We will address these contentions below. At the outset, however, we provide a necessary overview of the MFAA.

II. The Mandatory Fee Arbitration Act

The MFAA was enacted in 1978 following an earlier finding by the Board of Governors of the California State Bar that fee disputes constituted the most serious problem between attorneys and their clients. (See Aguilar v. Lerner, supra, 32 Cal.4th 974, 983-984, 12 Cal.Rptr.3d 287, 88 P.3d 24.) "The policy behind the mandatory fee arbitration statutes [was] . . . to alleviate the disparity in bargaining power in attorney fee matters which favors the attorney by providing an effective, inexpensive remedy to a client which does not necessitate the hiring of a second attorney. [Citation.]" (Manatt, Phelps, Rothenberg & Tunney v. Lawrence (1984) 151 Cal.App.3d 1165, 1174, 199 Cal.Rptr. 246; see also Huang v. Cheng (1998) 66 Cal.App.4th 1230, 1234, 78 Cal.Rptr.2d 550 [MFAA's "purpose and policy ... are to ensure the fair resolution of attorney fee disputes"].)

Accordingly, the MFAA was enacted to require, at the option of the client, that the attorney arbitrate any fee dispute: "Unless the client has agreed in writing to arbitration under this article of all disputes concerning fees, costs, or both, arbitration under this article shall be voluntary for a client and shall be mandatory for an attorney if commenced by a client." (§ 6200, subd. (c); see also Aguilar v. Lerner, supra, 32 Cal.4th at p. 981, 12 Cal.Rptr.3d 287, 88 P.3d 24.)

The arbitrator or arbitrators of a fee dispute may: "(1) Take and hear evidence pertaining to the proceeding. [¶] (2) Administer oaths and affirmations. [¶] (3) Compel, by subpoena, the attendance of witnesses and the production of books, papers, and documents pertaining to the proceeding." (§ 6200. subd. (g).) The award rendered in arbitration under the MFAA—unlike the final result where arbitration of other disputes is required by the parties' agreement (see Moncharsh v. Heily & Blase (1992) 3 Cal.4th 1, 9, 10 Cal.
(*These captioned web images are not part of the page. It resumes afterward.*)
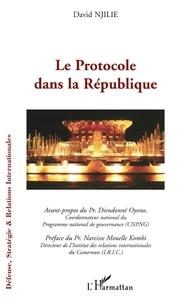 David Njilie - Le Protocole dans la République.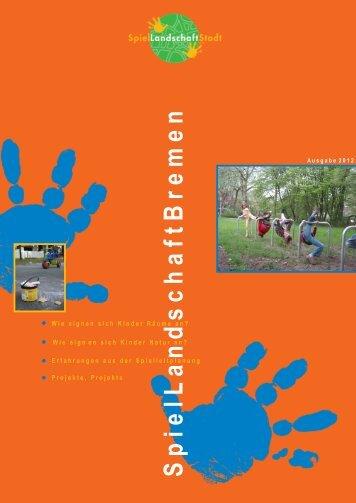 zeitschrift 2012.indd - SpielLandschaftStadt e.V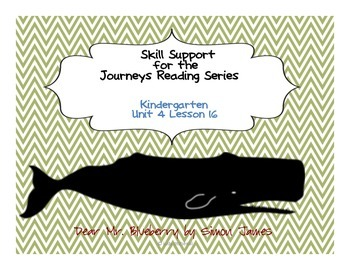 Skill Support for the Journeys Reading Series-Unit 4 Lesson 16
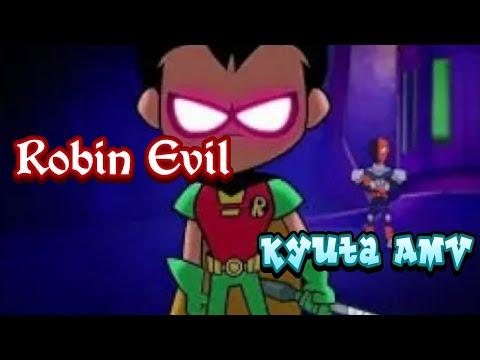 Teen Titans Go AMV [Robin Evil] Demons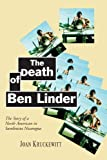 The Death of Ben Linder, Joan Kruckewitt, 1888363967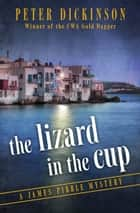 The Lizard in the Cup ebook by Peter Dickinson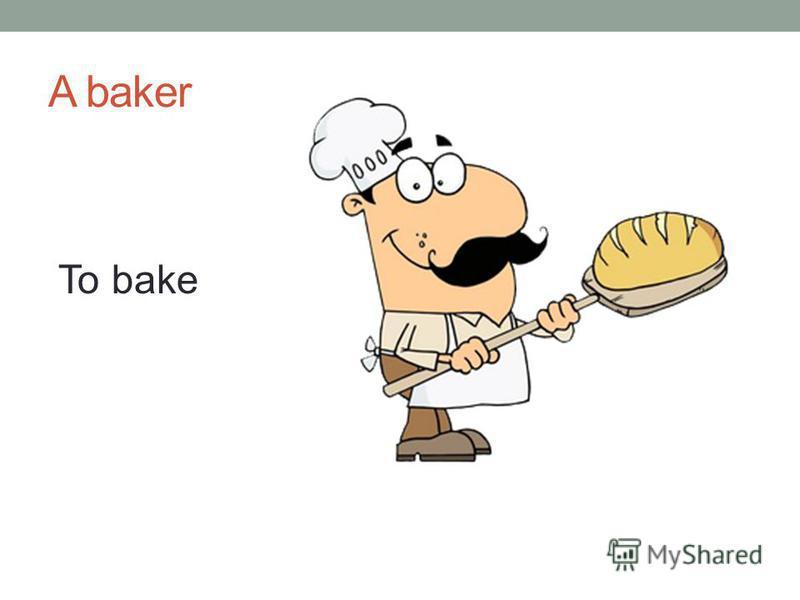 A baker To bake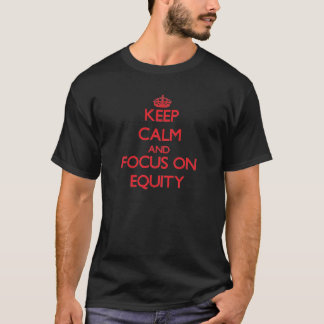 Keep Calm and focus on EQUITY T-Shirt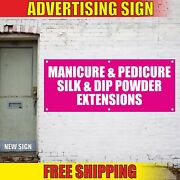 Manicure Pedicure Banner Advertising Vinyl Sign Flag Silk Dip Powder Extensions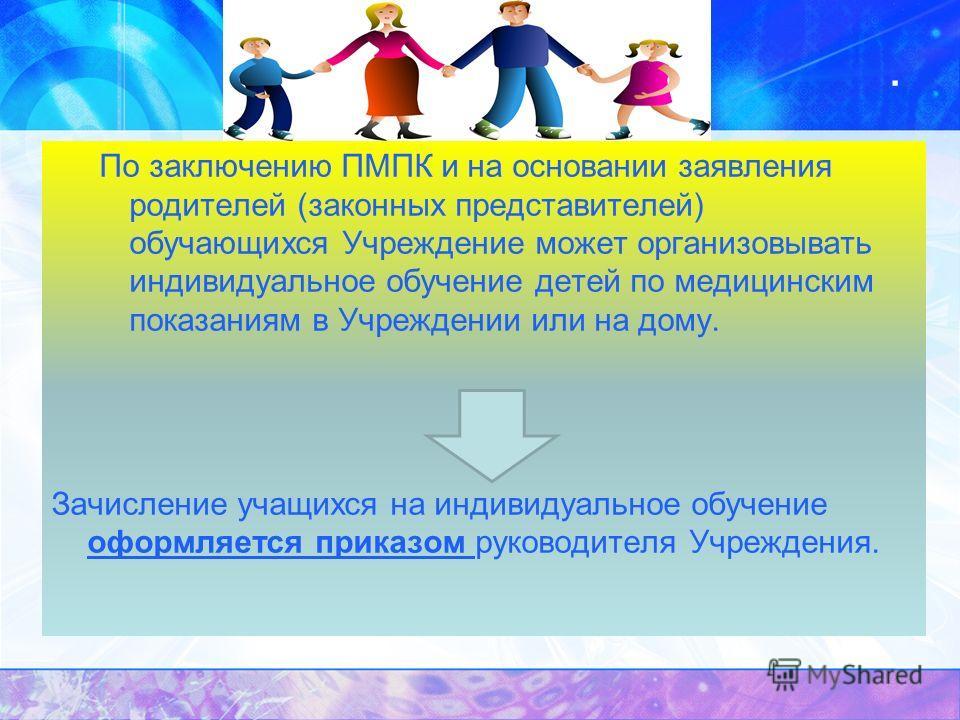 . По заключению ПМПК и на основании заявления родителей (законных представителей) обучающихся Учреждение может организовывать индивидуальное обучение детей по медицинским показаниям в Учреждении или на дому. Зачисление учащихся на индивидуальное обуч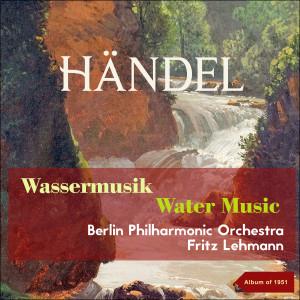 Fritz Lehmann的專輯George Fridirick Handel: Wassermusik - Watermusic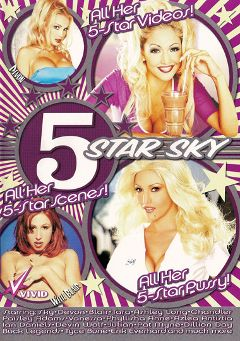 "Adult entertainment movie ""5 Star Sky"" starring Sky, Ashley Long & Chandler. Produced by Vivid Entertainment."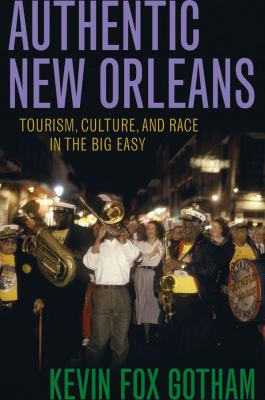 Authentic New Orleans: Tourism, Culture, and Race in the Big Easy 9780814731864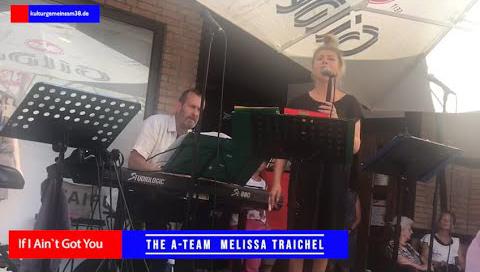 "The A-Team Melissa Traichel und Achim Niemann mit ""If I Ain't Got You"""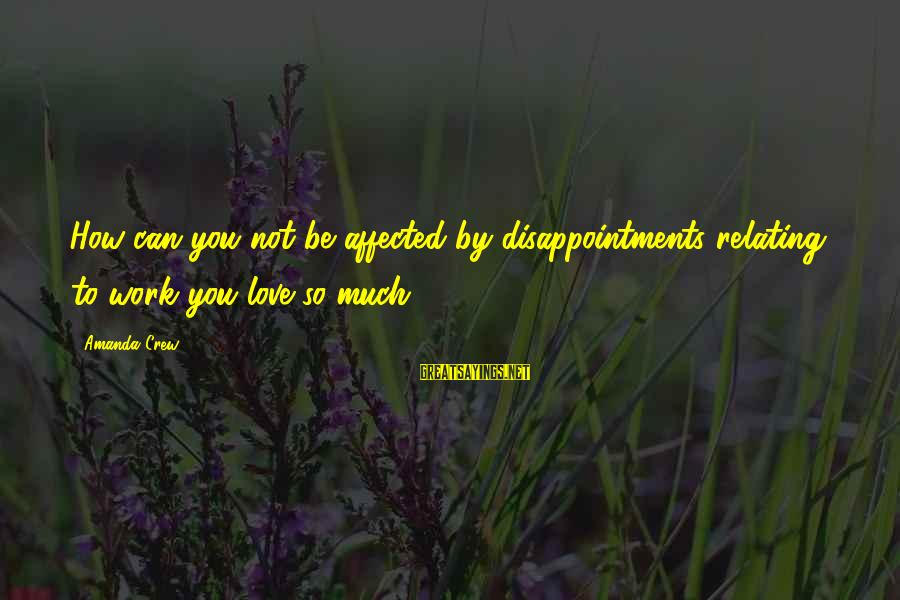 Relating Sayings By Amanda Crew: How can you not be affected by disappointments relating to work you love so much?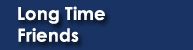 Long Time Friends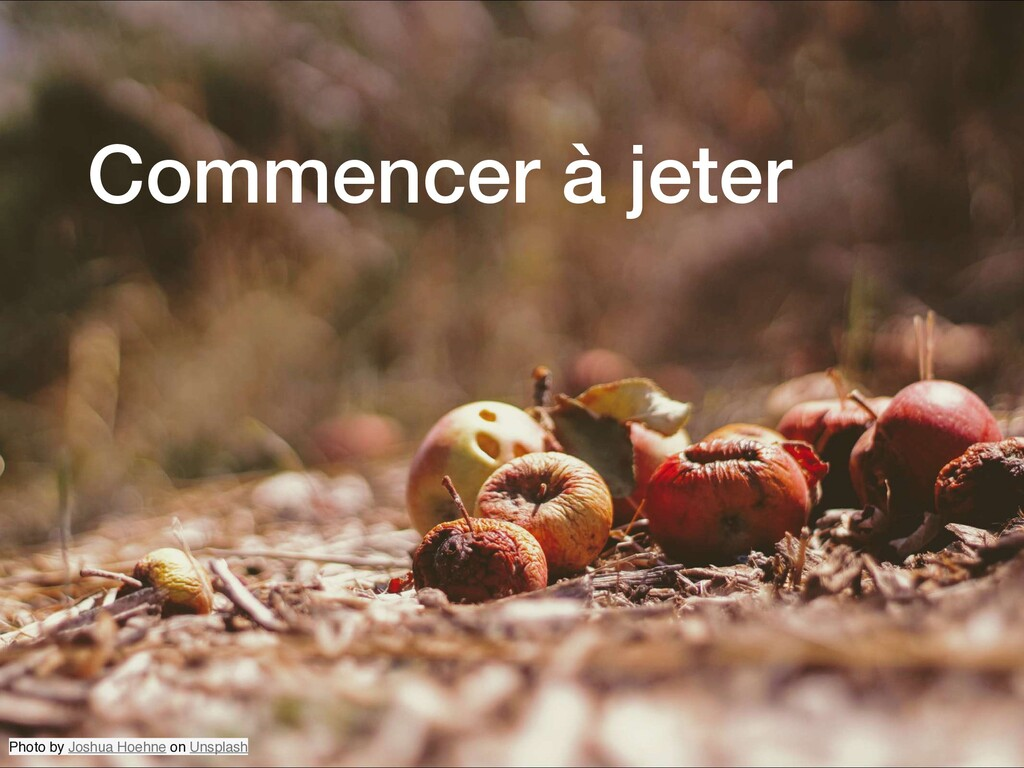 Commencer à jeter Photo by Joshua Hoehne on Uns...
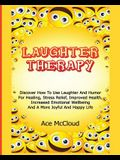 Laughter Therapy: Discover How To Use Laughter And Humor For Healing, Stress Relief, Improved Health, Increased Emotional Wellbeing And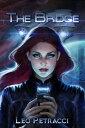The BridgeA Science Fiction Survival Story【電子書籍】[ Leonard Petracci ]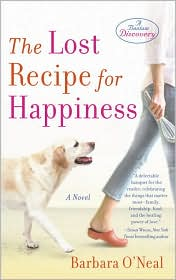 The Lost Recipe for Happiness by Barbara O'neal: Book Cover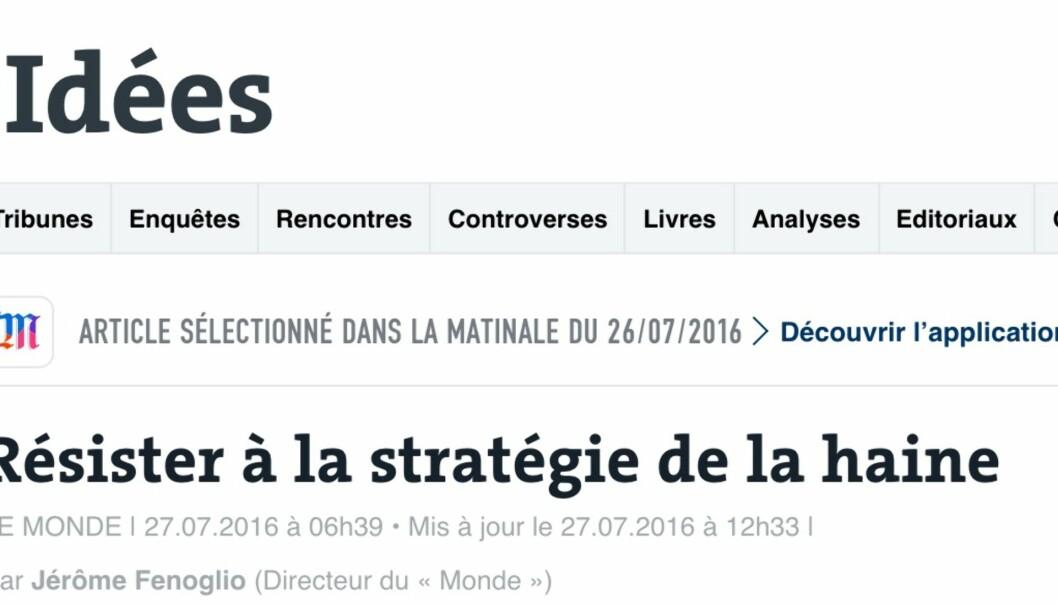 Motstå hatets strategi, skriver Le Monde i sin begrunnelse for å nekte terroristene publisitet.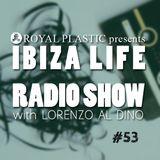 IBIZA LIFE RADIO Show with Lorenzo al Dino #53 – Winter 2016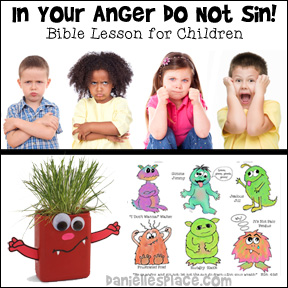 """In Your Anger Do Not Sin!"" Mad Monsters Bible Lesson for Children of all ages from www.daniellesplace.com"
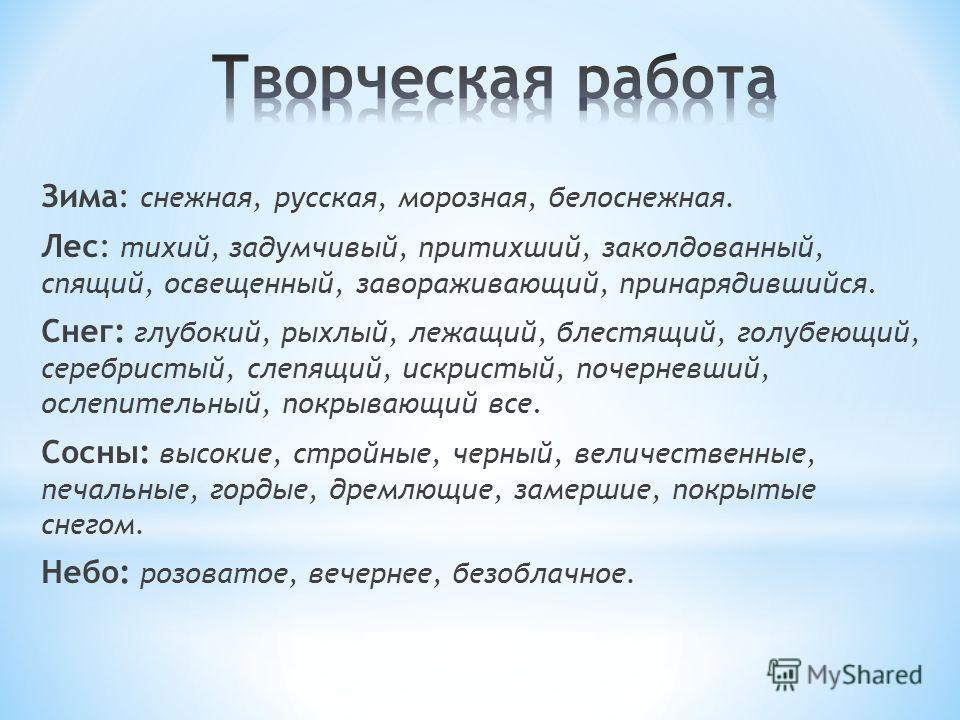Зима: снежная, русская, морозная, белоснежная. Лес: тихий, задумчивый, притихший, заколдованный, спящий, освещенный, завораживающий, принарядившийся. Снег: глубокий, рыхлый, лежащий, блестящий, голубеющий, серебристый, слепящий, искристый, почерневши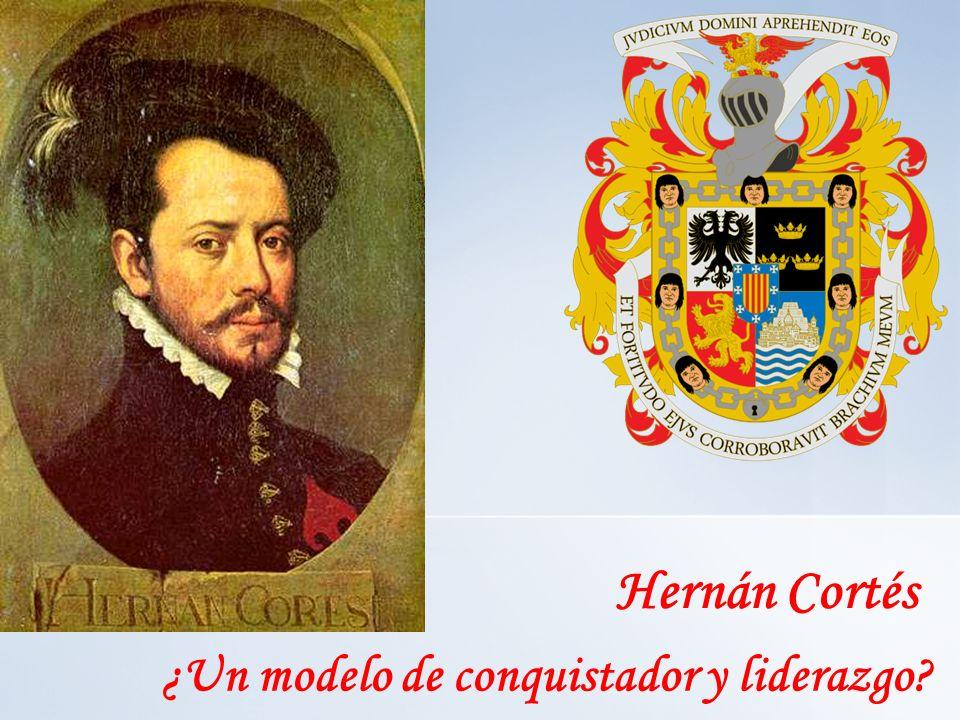 ¿Un modelo de conquistador y liderazgo? Hernán Cortés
Rptr.2d 183, 832 P.2d 899)—is not binding, and either the attorney or client may obtain a trial de novo. (§ 6204, subd. (a).)

Arbitration of attorney-client disputes under the MFAA, however, is strictly limited by subject matter. "The primary limitation of the MFAA is that it applies only to disputes concerning `...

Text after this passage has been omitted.